Wesley Baker gets a defense

I've written about Wesley Baker three times before. He's a murderer on death row in Maryland.

But now he has a defender, the president-elect of the NAACP of Maryland. Writing in Sunday's Post, Elbridge James blames things on the sad facts of Baker's birth, upbringing, and childhood. And, while insisting he does not "excuse" the murder, for which we can all be grateful, James blames the murder on society. I am not making that up.

Nothing can excuse Tyson's murder, and I am not arguing that Baker should be released from prison. He clearly was present during the crime, and he has expressed remorse for his participation.

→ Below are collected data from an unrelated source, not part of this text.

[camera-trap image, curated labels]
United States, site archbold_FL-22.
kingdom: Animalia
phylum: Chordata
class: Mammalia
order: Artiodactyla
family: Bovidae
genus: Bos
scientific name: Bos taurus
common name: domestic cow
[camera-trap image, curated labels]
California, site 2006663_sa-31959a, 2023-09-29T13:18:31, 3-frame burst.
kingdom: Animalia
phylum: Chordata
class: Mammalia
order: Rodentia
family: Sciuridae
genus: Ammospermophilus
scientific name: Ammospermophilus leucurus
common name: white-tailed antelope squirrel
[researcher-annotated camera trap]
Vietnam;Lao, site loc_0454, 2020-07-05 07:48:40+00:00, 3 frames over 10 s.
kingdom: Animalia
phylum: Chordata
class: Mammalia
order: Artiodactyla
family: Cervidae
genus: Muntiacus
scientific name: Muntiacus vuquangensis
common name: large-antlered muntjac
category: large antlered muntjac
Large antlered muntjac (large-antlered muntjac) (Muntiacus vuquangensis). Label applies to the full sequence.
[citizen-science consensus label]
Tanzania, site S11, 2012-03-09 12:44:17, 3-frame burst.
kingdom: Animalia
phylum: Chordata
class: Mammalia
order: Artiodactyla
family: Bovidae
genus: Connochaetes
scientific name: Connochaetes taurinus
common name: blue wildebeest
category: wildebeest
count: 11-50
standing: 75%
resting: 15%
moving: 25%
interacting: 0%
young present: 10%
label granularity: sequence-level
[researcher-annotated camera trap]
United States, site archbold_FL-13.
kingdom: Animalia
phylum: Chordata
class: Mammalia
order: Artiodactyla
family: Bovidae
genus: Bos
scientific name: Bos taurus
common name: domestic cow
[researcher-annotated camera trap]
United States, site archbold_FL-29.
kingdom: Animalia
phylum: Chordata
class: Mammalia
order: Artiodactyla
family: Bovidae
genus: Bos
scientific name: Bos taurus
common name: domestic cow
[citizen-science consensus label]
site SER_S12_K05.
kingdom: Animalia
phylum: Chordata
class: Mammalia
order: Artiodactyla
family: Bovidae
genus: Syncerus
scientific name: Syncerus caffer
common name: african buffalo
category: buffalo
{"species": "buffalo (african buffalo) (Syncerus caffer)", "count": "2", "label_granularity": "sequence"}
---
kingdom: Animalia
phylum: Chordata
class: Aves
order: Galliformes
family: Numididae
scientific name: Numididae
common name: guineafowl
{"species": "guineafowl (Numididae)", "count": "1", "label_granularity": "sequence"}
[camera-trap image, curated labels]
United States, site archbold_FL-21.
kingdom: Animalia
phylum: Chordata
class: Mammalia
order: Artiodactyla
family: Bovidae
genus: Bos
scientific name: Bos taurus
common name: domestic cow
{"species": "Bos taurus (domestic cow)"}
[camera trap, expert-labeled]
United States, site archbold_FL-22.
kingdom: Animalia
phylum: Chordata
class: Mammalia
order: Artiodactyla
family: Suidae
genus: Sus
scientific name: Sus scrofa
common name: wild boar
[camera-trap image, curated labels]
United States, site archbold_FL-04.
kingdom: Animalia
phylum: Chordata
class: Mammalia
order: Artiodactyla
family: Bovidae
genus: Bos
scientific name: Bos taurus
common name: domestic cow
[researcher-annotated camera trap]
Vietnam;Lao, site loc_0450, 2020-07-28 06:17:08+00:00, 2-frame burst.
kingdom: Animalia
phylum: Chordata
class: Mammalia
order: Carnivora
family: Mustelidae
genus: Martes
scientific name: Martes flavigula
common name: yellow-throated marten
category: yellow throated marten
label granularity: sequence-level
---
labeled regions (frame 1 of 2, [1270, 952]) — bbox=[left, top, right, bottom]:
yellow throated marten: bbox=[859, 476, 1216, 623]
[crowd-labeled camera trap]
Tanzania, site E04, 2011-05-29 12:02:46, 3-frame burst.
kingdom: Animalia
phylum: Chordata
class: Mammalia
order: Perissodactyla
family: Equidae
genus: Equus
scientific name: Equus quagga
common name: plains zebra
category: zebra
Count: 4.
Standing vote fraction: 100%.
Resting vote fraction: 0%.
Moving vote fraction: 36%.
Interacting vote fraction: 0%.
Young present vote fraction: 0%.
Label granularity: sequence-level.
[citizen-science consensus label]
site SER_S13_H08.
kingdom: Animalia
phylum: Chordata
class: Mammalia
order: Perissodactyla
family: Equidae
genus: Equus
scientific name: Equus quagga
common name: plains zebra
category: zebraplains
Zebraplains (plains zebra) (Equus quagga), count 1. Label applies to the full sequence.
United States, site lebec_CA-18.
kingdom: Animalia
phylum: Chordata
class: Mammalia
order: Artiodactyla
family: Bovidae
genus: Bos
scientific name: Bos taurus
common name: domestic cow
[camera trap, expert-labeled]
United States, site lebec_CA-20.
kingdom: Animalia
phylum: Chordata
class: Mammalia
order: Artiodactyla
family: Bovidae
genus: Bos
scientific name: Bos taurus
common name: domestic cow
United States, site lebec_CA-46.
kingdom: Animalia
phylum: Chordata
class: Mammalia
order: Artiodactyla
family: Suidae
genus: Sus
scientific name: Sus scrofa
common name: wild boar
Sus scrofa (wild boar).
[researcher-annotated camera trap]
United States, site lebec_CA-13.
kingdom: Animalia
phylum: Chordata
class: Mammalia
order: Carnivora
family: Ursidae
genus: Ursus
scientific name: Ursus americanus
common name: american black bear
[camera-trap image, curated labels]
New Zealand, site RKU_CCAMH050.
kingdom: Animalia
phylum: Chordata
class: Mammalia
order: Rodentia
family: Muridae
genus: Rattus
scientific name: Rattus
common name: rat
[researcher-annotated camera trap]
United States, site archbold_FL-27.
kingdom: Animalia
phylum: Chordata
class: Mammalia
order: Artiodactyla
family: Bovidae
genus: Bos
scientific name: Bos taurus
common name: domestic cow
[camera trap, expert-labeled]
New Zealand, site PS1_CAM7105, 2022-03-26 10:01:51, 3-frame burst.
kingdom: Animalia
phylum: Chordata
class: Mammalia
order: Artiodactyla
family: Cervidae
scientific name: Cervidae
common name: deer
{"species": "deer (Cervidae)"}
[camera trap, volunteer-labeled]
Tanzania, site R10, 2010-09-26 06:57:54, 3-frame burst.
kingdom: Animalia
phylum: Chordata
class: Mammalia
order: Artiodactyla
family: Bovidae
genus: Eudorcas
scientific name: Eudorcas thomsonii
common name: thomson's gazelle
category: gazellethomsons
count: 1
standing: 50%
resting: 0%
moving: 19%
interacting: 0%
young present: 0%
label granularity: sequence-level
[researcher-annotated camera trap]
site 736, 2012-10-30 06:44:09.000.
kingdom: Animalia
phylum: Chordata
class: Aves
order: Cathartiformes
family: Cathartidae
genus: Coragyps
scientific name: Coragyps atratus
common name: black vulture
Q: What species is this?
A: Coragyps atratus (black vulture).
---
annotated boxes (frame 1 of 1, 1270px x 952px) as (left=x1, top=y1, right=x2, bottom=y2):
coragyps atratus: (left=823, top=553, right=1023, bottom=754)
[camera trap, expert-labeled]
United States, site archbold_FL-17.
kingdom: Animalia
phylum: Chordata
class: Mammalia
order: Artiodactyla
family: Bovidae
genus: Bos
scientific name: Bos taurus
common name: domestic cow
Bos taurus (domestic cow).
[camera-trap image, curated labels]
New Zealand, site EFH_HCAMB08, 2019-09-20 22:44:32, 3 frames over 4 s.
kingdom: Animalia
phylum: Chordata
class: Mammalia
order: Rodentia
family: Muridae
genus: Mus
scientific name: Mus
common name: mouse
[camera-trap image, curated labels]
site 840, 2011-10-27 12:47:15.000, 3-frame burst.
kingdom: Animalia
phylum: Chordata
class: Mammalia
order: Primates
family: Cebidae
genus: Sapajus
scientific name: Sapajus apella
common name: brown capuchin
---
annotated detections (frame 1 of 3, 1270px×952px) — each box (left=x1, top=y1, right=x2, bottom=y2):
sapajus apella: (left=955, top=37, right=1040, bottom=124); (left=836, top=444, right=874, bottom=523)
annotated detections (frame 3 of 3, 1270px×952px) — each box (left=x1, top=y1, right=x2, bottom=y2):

But Baker is an example of how society fails our youth, particularly our black youth. Maryland's child welfare system was unable or unwilling to protect Baker from abuse and neglect when he was under its care. It was complicit in allowing his young life to be thrown away long before the justice system ruled that Baker should die for his crime.
James says that capital punishment is biased in Maryland because different prosecutors seek the penalty to different degrees. But his real argument is that capital punishment is a "bankrupt policy."

To me, Baker's execution instead will underscore Maryland's failure to protect its vulnerable children -- most often black and poor children -- and to stop the cycle of violence that poverty and addiction perpetuate.

The death penalty is a bankrupt policy. It wastes the resources that Maryland desperately needs for education, health care and child care to ensure that other children do not end up like Wesley Baker.
Personally, I'd rather spend money to ensure that other people don't end up like Jane Tyson. Dead.

UPDATE: Fellow Marylander David Wissing, at the Hedgehog Report, notes that Cardinal Keeler has gotten into the act, too.